Excerpt:

══════

ONLINE AD BUSINESS CONTINUES CONSOLIDATION

May 22nd, 2007

The growing world of online advertising is getting smaller day by day. Last Friday, Microsoft announced it would acquire aQuantive, a big player in the realm of server-delivered display ads. Just the day before, WPP Group, the world’s second-largest advertising and marketing conglomerate, said it had snapped up 24/7 Real Media, a pioneering agency in the digital marketing space. The moves follow similar tactics executed by Google and Yahoo! over the last few weeks.

Microsoft’s friendly takeover of aQuantive is just the latest blockbuster in a cycle of consolidation reshaping the online sector of the advertising industry, where growth is accelerating as clients are switching from expensive print and on-air campaigns to relatively modest and more effective efforts over the Internet. That reality has driven the value of the online agencies to new heights, and media analysts are concluding that the major ‘Net technology operators are pouncing now so as not to be left out when this round of “musical chairs” hears the music stop.

The aQuantive deal will cost Microsoft about US $6 billion, according to leaders in Redmond. It will give the world’s biggest software firm an Internet-wide advertising platform, as well as a set of tools and services for environments such as cross-media planning, video-on-demand, and online TV. Microsoft CEO Steve Ballmer said of the acquisition:

“The advertising industry is evolving and growing at an incredible pace, moving increasingly toward online and IP-served platforms, which dramatically increases the importance of software for this industry…. Microsoft is intensely committed to creating a thriving advertising business and to partnering closely with all key constituencies in this industry to help maximize the digital advertising opportunity for all.”

The acquisition of 24/7 Real Media comes with a price-tag of $649 million for WPP. The advertising and marketing giant said the move will strengthen WPP’s status in the rapidly growing digital marketing industry, enhancing its position in search marketing and digital media, as well as adding strong technology skills. WPP CEO Sir Martin Sorrell said: “Our clients and therefore our industry are becoming more media and technology driven. 24/7 Real Media significantly enhances our capabilities, technological resources and talent, as well as adding to our geographic coverage and our measurable skills.”

Other recent deals in the digital ad sector include:

13 April: Google offers to purchase DoubleClick, a leading ad-management technology agency specializing in banner ads for Web pages. Reported price: $3.1 billion.

30 April: Yahoo! agrees to buy the 80 percent of Right Media it does not already own. Right Media competes with DoubleClick in Web display ads and client software. Reported price: $680 million.

And the bidding is not over. “There is clearly a race going on,” AOL CEO Randy Falco said at the recent Reuters Global Technology, Media, and Telecoms Summit in New York. “This business is more and more about ad serving technologies. [We] have to be in every space we could possibly be in.”

It’s a sign of the times. When it comes to advertising in the digital age, we’ve crossed the Rubicon.

══════

Excerpted data:
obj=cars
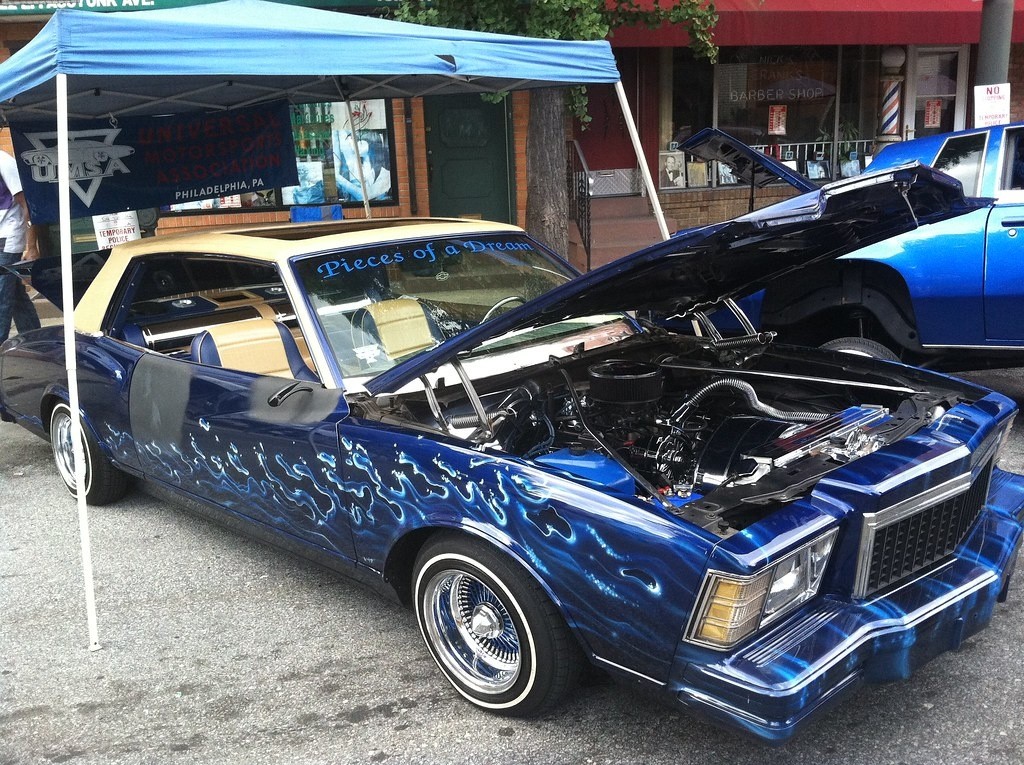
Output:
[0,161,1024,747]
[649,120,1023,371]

══════

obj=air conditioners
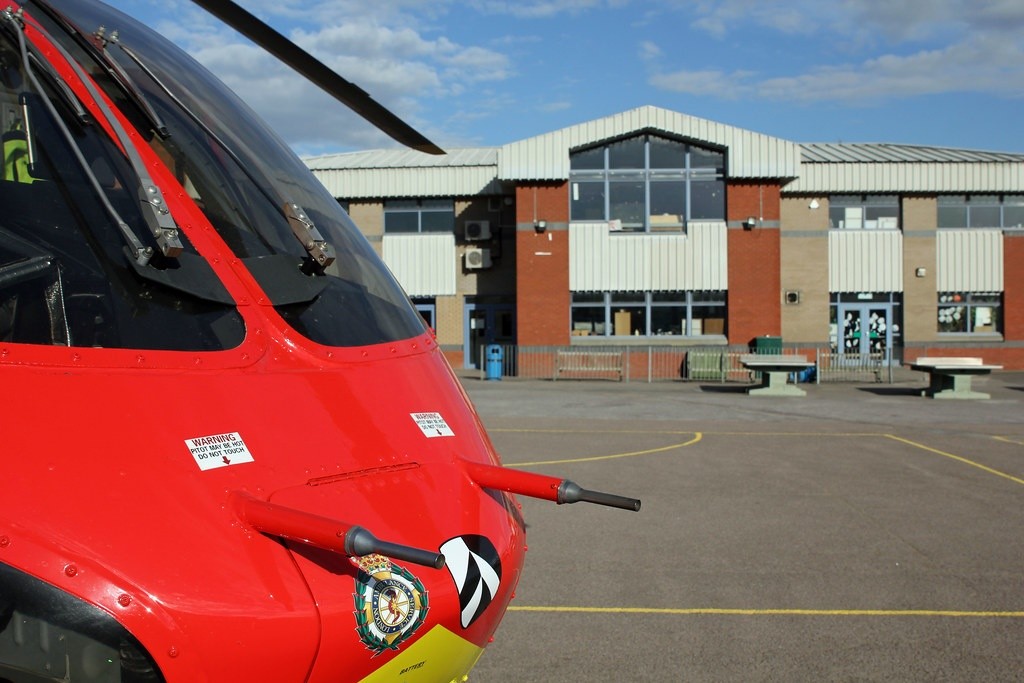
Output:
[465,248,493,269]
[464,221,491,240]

══════

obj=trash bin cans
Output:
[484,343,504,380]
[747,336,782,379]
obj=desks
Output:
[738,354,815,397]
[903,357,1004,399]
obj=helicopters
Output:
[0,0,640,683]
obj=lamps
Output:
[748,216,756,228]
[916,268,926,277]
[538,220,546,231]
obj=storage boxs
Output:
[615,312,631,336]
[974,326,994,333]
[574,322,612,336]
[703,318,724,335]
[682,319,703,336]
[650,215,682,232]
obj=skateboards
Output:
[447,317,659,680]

══════

Work to complete:
A. In the article on online advertising consolidation, what price does WPP pay to acquire 24/7 Real Media?
B. Reproduce the article on online advertising consolidation word for word between "May 22nd, 2007" and "last few weeks.", inclusive.

Task-by-task outputs:
A. $649 million.

B.
May 22nd, 2007

The growing world of online advertising is getting smaller day by day. Last Friday, Microsoft announced it would acquire aQuantive, a big player in the realm of server-delivered display ads. Just the day before, WPP Group, the world’s second-largest advertising and marketing conglomerate, said it had snapped up 24/7 Real Media, a pioneering agency in the digital marketing space. The moves follow similar tactics executed by Google and Yahoo! over the last few weeks.